The value of that glimpse is the chance to wake up from the nightmare of being separate from what I experience -- the frustration of trying to control or escape an experience I can’t abide.
It’s easy to idealize the awakening, but I have to admit that ideal doesn’t mean or do much for me when I’m not suffering, or when I’m not willing to be free. It’s the awareness of suffering that makes the possibility of waking up meaningful, and it’s the willingness to be free that makes the possibility come true.
Abiding in experience (shamatha) is a definite first step towards seeing the nature of things (vipashyana). Responding well to what is seen (compassion) is the point.
Every religion seems to have its versions of escaping reality and grasping after an Ultimate. (Mental or typographical capital letters is one sign of trying to grasp The Sacred Ultimate. Freezing and thinking upon encountering discomfort is one sign of trying to escape reality). Buddhists and christians have different notions and languages to explain their versions, but it seems to be the same problem: confused grasping.
Christians might elevate God to a place so far above human experience that they have to rely on priestly intercession and wistful hopes for an eventually Perfect Afterlife. Buddhists might elevate states of clarity and power into fantasies of a Permanent Happy Self. (Rather ironic, that fantasy, since insight is supposed to see that no thing is permanent, ultimately satisfying, or separate).
Religious institutions are built from the elevation of an Ultimate over the relative. Mystics, whether christian or buddhist, are often considered (by institutional defenders) to be heretics for insisting on our inherent ability to bring the ultimate right into the relative world. Free and happy people are not much use to institutions promising eventual access to Paradise (aka Enlightenment) while trying to (or in order to) control the relative world.
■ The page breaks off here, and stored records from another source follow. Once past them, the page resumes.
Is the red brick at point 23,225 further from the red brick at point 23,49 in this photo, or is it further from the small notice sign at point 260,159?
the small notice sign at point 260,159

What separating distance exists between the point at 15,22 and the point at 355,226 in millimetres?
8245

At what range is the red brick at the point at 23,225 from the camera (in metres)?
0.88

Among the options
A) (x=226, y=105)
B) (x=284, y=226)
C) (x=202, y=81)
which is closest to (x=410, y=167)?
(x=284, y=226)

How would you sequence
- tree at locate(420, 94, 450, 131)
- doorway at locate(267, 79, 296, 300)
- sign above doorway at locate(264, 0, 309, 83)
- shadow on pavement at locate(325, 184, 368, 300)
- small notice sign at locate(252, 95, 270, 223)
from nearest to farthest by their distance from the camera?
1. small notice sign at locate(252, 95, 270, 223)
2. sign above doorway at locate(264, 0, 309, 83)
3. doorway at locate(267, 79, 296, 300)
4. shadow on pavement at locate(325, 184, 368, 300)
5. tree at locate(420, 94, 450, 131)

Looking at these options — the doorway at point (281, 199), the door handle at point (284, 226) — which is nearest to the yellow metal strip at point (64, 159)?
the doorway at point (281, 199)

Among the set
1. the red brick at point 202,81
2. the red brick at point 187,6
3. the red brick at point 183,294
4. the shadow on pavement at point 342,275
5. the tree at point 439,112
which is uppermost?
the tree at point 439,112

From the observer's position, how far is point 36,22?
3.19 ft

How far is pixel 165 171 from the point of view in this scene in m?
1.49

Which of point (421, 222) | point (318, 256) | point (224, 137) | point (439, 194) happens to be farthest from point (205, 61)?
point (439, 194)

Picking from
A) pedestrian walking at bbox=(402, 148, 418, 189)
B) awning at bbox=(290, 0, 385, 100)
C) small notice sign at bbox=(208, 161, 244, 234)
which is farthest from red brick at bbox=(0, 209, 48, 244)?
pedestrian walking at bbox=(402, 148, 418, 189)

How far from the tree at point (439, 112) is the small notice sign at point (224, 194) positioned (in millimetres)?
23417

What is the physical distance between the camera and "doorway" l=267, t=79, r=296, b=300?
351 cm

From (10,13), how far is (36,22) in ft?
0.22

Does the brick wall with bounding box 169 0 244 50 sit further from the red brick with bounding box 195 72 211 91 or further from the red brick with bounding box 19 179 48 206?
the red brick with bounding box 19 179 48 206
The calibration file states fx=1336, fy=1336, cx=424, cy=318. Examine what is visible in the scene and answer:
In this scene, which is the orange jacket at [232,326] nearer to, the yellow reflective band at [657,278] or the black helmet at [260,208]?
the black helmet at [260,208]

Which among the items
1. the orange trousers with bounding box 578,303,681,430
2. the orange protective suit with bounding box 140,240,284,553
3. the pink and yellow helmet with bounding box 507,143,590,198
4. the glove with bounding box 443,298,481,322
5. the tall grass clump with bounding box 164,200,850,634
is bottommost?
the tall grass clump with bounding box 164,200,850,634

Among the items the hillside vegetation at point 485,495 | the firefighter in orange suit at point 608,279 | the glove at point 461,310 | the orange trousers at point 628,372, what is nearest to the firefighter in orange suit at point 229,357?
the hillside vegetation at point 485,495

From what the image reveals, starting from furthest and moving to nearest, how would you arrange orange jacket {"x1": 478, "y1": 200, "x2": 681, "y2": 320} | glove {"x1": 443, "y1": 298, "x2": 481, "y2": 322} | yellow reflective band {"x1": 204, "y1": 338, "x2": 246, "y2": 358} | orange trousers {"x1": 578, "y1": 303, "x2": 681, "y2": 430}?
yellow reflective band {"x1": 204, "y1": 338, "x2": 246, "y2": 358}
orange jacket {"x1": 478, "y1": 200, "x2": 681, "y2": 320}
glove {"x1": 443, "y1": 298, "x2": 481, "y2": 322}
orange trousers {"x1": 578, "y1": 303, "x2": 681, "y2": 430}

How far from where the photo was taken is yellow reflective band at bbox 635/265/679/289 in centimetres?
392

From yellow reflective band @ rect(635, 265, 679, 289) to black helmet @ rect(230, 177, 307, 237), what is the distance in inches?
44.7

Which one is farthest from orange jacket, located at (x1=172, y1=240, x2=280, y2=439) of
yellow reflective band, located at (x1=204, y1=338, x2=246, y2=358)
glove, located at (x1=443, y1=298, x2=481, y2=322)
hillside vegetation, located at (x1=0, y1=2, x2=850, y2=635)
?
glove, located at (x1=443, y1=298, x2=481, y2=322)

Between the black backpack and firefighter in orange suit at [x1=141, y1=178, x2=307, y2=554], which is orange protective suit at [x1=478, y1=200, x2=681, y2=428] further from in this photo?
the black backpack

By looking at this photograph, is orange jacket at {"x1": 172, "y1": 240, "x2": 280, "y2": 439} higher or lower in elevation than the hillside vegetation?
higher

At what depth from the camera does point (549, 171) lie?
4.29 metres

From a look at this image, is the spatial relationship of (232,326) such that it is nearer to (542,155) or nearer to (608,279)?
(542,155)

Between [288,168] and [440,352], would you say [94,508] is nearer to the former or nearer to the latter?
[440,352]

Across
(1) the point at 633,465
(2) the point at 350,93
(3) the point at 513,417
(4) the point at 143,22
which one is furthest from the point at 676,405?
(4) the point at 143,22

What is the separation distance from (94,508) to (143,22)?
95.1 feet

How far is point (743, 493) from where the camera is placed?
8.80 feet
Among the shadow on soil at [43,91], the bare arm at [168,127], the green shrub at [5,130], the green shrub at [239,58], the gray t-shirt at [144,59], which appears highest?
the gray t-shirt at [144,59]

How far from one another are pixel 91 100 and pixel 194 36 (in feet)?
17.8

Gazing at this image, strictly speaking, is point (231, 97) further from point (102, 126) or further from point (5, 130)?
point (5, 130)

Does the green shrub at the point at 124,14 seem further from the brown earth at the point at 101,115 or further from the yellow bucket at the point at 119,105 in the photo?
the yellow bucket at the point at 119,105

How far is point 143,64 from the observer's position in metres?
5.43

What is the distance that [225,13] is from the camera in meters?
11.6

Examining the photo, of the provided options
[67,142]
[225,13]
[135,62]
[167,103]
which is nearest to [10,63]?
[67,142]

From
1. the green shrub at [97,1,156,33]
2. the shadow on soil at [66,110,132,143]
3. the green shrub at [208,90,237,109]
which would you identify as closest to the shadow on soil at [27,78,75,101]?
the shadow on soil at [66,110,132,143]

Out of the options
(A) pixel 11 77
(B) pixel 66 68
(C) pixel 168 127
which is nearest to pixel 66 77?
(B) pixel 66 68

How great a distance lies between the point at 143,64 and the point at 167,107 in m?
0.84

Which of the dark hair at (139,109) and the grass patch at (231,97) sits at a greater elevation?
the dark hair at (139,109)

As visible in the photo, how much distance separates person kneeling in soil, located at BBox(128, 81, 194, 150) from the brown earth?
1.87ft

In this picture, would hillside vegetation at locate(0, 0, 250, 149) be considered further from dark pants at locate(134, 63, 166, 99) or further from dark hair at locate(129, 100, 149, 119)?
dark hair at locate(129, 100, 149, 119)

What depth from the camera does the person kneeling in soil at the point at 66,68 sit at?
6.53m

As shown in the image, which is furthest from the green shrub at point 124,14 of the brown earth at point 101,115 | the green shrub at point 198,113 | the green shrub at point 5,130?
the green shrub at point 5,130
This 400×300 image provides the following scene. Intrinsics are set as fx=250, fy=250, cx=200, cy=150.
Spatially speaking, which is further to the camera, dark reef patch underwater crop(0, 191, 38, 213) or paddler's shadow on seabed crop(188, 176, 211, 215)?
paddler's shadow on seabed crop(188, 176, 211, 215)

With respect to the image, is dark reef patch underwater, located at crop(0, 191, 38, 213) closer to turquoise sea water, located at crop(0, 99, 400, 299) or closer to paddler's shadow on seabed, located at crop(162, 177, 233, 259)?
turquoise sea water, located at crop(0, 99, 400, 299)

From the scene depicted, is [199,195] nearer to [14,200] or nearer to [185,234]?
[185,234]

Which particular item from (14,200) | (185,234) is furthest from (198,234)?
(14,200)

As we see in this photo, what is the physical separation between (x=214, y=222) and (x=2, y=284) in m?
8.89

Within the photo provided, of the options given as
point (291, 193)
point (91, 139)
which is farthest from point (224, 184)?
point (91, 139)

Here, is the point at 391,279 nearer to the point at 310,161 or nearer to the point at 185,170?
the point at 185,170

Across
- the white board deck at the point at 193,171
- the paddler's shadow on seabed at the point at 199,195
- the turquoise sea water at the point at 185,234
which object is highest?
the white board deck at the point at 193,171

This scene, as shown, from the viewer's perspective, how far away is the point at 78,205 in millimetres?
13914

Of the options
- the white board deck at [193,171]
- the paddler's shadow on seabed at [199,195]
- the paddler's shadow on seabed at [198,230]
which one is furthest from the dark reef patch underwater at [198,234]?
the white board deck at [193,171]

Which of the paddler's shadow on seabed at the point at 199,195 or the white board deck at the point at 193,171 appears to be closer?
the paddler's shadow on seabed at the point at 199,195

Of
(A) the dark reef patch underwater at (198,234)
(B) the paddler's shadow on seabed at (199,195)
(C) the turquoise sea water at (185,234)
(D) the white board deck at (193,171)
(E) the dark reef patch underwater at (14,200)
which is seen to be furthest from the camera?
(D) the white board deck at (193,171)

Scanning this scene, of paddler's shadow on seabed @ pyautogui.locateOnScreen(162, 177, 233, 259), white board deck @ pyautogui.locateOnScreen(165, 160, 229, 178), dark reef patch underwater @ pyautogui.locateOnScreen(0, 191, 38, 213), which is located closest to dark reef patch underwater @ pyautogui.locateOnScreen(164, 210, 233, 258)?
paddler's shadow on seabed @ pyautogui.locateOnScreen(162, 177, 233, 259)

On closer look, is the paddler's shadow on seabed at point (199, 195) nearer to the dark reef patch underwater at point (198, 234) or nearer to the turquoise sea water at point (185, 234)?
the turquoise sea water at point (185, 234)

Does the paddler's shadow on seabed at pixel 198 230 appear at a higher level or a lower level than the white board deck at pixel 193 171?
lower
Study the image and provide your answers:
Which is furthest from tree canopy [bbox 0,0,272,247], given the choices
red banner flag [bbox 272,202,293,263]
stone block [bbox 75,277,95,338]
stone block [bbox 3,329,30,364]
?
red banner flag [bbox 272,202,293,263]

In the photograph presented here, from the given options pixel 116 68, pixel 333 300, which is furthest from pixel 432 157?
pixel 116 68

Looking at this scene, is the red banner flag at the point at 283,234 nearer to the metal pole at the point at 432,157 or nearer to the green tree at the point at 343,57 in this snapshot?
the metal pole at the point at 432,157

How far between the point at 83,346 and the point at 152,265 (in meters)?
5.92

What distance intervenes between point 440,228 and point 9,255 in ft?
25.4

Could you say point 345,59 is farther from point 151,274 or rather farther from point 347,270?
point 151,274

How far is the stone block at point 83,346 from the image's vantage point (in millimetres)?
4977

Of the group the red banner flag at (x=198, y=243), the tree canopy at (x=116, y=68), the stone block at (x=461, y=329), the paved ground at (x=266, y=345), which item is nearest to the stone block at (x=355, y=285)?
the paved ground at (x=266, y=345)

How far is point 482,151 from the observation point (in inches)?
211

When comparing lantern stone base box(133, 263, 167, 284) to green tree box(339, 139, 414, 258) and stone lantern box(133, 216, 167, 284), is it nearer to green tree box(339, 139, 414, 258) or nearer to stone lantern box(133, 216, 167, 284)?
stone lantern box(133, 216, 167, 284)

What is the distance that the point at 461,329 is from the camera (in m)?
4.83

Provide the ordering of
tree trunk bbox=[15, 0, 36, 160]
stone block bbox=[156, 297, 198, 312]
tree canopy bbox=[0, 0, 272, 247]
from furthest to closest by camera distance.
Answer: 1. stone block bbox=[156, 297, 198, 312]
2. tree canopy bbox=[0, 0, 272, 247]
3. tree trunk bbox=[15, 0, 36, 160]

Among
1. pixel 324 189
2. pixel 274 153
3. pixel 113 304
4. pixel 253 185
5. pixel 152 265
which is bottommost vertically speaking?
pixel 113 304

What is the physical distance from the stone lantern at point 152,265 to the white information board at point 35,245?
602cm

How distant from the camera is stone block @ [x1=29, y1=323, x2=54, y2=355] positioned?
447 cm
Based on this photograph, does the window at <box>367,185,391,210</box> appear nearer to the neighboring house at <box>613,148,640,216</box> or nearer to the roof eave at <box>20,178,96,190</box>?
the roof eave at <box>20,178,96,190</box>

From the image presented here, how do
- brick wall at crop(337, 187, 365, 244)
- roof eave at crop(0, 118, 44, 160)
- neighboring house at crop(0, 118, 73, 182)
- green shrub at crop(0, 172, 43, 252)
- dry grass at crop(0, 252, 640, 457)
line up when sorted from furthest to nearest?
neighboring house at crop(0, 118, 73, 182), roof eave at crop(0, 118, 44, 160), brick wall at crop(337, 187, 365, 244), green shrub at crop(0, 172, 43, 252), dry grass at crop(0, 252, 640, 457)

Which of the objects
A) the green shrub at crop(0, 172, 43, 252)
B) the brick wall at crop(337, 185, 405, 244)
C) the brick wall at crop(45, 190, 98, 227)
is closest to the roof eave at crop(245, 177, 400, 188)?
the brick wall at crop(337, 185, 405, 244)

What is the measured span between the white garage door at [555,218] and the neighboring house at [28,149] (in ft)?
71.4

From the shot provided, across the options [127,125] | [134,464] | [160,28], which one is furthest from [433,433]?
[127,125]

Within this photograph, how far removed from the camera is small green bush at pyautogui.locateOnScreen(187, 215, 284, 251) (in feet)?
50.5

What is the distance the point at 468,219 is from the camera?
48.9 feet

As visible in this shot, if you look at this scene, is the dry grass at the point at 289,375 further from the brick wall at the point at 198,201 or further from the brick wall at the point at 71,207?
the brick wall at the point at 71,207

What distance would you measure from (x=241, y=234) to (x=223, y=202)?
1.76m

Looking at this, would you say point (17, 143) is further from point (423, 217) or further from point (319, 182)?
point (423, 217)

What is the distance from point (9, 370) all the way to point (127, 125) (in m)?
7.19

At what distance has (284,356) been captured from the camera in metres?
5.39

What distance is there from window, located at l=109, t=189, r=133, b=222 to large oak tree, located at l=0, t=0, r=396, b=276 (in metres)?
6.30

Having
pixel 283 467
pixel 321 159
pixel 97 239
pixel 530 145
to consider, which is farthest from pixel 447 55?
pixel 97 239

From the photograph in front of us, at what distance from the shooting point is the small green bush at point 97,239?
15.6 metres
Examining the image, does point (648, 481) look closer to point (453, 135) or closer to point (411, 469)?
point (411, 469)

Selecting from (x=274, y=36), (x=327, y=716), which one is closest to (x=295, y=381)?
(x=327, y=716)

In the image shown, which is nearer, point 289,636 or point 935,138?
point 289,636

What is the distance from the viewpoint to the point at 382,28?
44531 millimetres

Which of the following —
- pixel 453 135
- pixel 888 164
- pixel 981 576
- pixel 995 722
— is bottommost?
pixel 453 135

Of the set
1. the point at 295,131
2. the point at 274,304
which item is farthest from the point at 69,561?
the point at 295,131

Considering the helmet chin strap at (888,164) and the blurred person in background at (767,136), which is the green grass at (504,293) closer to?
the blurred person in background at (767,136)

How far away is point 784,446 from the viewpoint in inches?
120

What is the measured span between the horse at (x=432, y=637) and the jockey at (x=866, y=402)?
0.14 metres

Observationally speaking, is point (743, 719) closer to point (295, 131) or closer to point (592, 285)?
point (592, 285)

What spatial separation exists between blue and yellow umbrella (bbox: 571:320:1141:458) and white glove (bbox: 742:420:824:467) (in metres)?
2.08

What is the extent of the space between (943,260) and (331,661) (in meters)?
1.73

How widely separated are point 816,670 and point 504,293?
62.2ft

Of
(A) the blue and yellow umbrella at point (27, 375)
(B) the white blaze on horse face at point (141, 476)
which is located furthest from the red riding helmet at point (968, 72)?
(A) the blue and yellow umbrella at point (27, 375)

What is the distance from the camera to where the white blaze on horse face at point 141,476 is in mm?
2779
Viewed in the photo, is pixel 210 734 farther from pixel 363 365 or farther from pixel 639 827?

For me, the point of spiritual practice is to keep working and playing the relative and ultimate until they are inseparable. Until I really know, and live from the knowing, that it's folly to try to separate myself from my experience so I can grasp a Fantasy.
Well, while I'm here I'll
do the work --
and what's the work?
To ease the pain of living.
Everything else, drunken
~ Allen Ginsberg, Memory Gardens
The paramitas, taking and sending, the compassionate embracing of my own and others’ foibles -- all of these bring me back to the real (the relative) and away from the fantasy of an ultimate experience (usually, depending on the day’s proclivities, some version of calm, clarity, bliss, or power).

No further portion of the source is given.